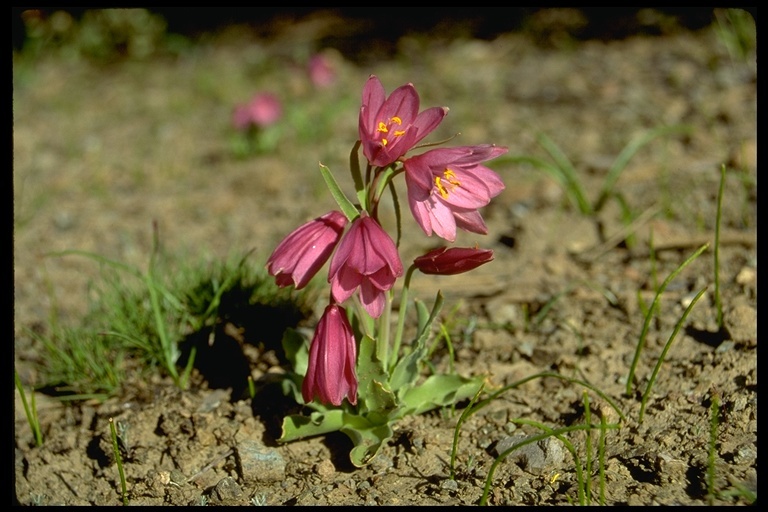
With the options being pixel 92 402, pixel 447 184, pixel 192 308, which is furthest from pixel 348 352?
pixel 92 402

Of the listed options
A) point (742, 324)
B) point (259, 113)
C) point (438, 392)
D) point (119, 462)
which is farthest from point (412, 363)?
point (259, 113)

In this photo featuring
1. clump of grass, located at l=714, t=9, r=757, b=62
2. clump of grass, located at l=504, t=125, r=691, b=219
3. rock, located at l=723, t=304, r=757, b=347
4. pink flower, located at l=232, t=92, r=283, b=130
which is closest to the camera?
rock, located at l=723, t=304, r=757, b=347

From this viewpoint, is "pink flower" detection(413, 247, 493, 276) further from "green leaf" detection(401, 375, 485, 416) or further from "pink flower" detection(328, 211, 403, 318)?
"green leaf" detection(401, 375, 485, 416)

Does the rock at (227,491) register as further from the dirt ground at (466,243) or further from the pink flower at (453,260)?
the pink flower at (453,260)

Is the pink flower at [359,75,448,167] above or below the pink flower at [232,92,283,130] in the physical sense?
above

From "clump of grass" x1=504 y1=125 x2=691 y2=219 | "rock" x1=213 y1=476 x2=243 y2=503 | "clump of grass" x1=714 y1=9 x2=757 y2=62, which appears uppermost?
"clump of grass" x1=714 y1=9 x2=757 y2=62

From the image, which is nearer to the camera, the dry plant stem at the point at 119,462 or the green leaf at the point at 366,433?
the dry plant stem at the point at 119,462

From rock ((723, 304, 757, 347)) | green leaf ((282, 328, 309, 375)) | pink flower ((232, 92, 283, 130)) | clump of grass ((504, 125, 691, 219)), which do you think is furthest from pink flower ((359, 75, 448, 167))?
pink flower ((232, 92, 283, 130))

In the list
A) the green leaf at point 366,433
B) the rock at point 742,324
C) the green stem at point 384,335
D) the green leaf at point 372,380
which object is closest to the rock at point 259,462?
the green leaf at point 366,433
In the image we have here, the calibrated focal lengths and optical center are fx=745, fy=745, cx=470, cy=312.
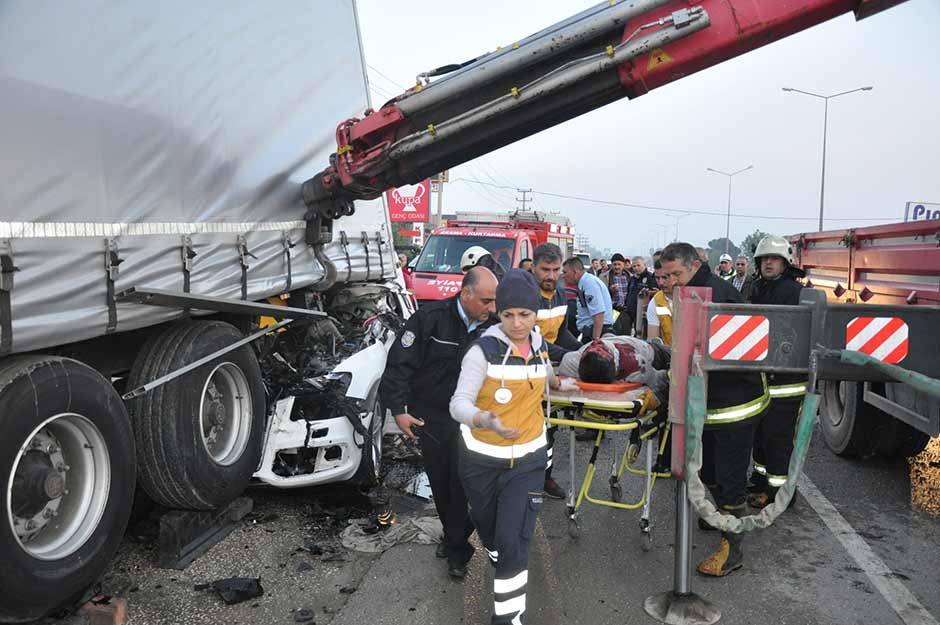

....

> [YOUR INSTRUCTIONS] Give every line of the items above as a JSON list of strings, one string per line, leaving out blank lines and the pictures.

> [EXPECTED ANSWER]
[
  "With the options being pixel 92 402, pixel 447 184, pixel 192 308, which is furthest from pixel 348 352?",
  "pixel 92 402",
  "Of the listed options",
  "A) point (742, 324)",
  "B) point (259, 113)",
  "C) point (438, 392)",
  "D) point (119, 462)",
  "which is farthest from point (412, 363)?",
  "point (259, 113)",
  "In this photo featuring",
  "1. clump of grass, located at l=714, t=9, r=757, b=62",
  "2. clump of grass, located at l=504, t=125, r=691, b=219",
  "3. rock, located at l=723, t=304, r=757, b=347",
  "4. pink flower, located at l=232, t=92, r=283, b=130",
  "which is closest to the camera?",
  "rock, located at l=723, t=304, r=757, b=347",
  "From this viewpoint, is \"pink flower\" detection(413, 247, 493, 276) further from \"green leaf\" detection(401, 375, 485, 416) or further from \"pink flower\" detection(328, 211, 403, 318)?",
  "\"green leaf\" detection(401, 375, 485, 416)",
  "Does the rock at (227,491) register as further from the dirt ground at (466,243) or further from the pink flower at (453,260)?",
  "the pink flower at (453,260)",
  "Is the pink flower at [359,75,448,167] above or below the pink flower at [232,92,283,130] in the physical sense?",
  "above",
  "From \"clump of grass\" x1=504 y1=125 x2=691 y2=219 | \"rock\" x1=213 y1=476 x2=243 y2=503 | \"clump of grass\" x1=714 y1=9 x2=757 y2=62, which appears uppermost?",
  "\"clump of grass\" x1=714 y1=9 x2=757 y2=62",
  "From the image, which is nearer to the camera, the dry plant stem at the point at 119,462 or the green leaf at the point at 366,433?",
  "the dry plant stem at the point at 119,462",
  "From rock ((723, 304, 757, 347)) | green leaf ((282, 328, 309, 375)) | pink flower ((232, 92, 283, 130)) | clump of grass ((504, 125, 691, 219)), which do you think is furthest from pink flower ((359, 75, 448, 167))?",
  "pink flower ((232, 92, 283, 130))",
  "In the list",
  "A) the green leaf at point 366,433",
  "B) the rock at point 742,324",
  "C) the green stem at point 384,335",
  "D) the green leaf at point 372,380",
  "which object is closest to the rock at point 259,462?",
  "the green leaf at point 366,433",
  "In the image we have here, the calibrated focal lengths and optical center are fx=745, fy=745, cx=470, cy=312."
]